Anyone who's followed the musical career of Beck Hansen knows that the eclectic singer-songwriter is no stranger to experimentation. Some of Beck's early work was pioneering in its fusion of indie rock, country, hip-hop, and soul. He went on to explore how the album format could become a participatory multimedia experience. More recently, Beck has launched innovative projects like the Record Club, covering full LPs by the likes of Leonard Cohen, Yanni, and INXS in a day's time, then posting the results online for free download.

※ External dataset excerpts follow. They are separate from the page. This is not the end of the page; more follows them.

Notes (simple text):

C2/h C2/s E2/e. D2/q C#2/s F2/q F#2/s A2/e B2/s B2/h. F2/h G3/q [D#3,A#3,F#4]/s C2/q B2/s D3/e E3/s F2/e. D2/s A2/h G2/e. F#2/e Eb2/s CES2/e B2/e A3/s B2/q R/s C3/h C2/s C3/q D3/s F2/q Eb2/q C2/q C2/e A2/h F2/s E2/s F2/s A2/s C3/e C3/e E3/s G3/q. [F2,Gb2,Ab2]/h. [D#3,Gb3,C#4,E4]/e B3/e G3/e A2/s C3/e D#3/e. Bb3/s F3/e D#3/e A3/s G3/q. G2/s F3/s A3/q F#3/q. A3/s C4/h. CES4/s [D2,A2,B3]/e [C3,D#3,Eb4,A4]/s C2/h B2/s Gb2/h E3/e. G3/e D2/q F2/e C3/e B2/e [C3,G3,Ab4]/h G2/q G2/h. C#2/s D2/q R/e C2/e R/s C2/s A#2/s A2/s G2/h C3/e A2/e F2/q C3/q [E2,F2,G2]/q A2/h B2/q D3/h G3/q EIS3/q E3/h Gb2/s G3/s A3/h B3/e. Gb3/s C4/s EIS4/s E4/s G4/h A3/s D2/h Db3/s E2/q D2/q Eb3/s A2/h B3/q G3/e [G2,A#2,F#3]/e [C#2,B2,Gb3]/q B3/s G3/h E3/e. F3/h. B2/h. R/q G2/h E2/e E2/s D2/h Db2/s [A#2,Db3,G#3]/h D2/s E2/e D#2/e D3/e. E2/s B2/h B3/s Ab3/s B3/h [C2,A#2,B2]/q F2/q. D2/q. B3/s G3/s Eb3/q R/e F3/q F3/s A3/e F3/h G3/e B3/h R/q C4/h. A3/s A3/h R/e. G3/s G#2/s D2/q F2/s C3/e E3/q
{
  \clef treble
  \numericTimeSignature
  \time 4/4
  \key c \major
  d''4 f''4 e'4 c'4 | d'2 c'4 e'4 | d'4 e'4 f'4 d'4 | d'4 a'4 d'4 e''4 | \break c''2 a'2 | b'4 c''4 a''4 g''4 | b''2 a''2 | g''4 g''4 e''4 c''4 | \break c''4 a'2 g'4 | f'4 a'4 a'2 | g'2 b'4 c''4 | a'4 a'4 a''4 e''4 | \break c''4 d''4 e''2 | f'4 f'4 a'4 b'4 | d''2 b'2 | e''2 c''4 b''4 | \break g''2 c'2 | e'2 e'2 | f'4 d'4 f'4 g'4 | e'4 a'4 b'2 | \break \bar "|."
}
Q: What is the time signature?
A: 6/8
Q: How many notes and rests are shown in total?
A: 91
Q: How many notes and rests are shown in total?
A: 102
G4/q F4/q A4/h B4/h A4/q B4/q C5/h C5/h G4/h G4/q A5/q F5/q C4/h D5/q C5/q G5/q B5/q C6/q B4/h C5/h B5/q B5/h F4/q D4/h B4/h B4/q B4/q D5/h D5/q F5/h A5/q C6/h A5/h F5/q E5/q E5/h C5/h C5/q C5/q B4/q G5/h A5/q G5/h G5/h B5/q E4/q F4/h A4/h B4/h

So it's no surprise that Beck's latest project is a uniquely ambitious and imaginative endeavor. On the upcoming Song Reader, a collaboration with the renowned publishing house McSweeney's, Beck will issue a new collection of songs not in recorded form, but as 20 booklets containing sheet music for others to play. If you want to hear the new Beck album, you better learn how to play an instrument—and read music notation—or wait until other Beck fans start making recordings (and there are sure to be many). From McSweeney's:

Song Reader is an experiment in what an album can be at the end of 2012—an alternative that enlists the listener in the tone of every track, and that’s as visually absorbing as a dozen gatefold LPs put together. The songs here are as unfailingly exciting as you’d expect from their author, but if you want to hear “Do We? We Do,” or “Don’t Act Like Your Heart Isn’t Hard,” bringing them to life depends on you.

The booklets will come packaged in a hardcover carrying case and will be accompanied by original art and essays by Beck and music critic Jody Rosen. The McSweeney's website will host Song Reader tracks recorded by Beck's musician pals, as well as a set of specially selected versions submitted by Beck fans—information about how to participate is forthcoming.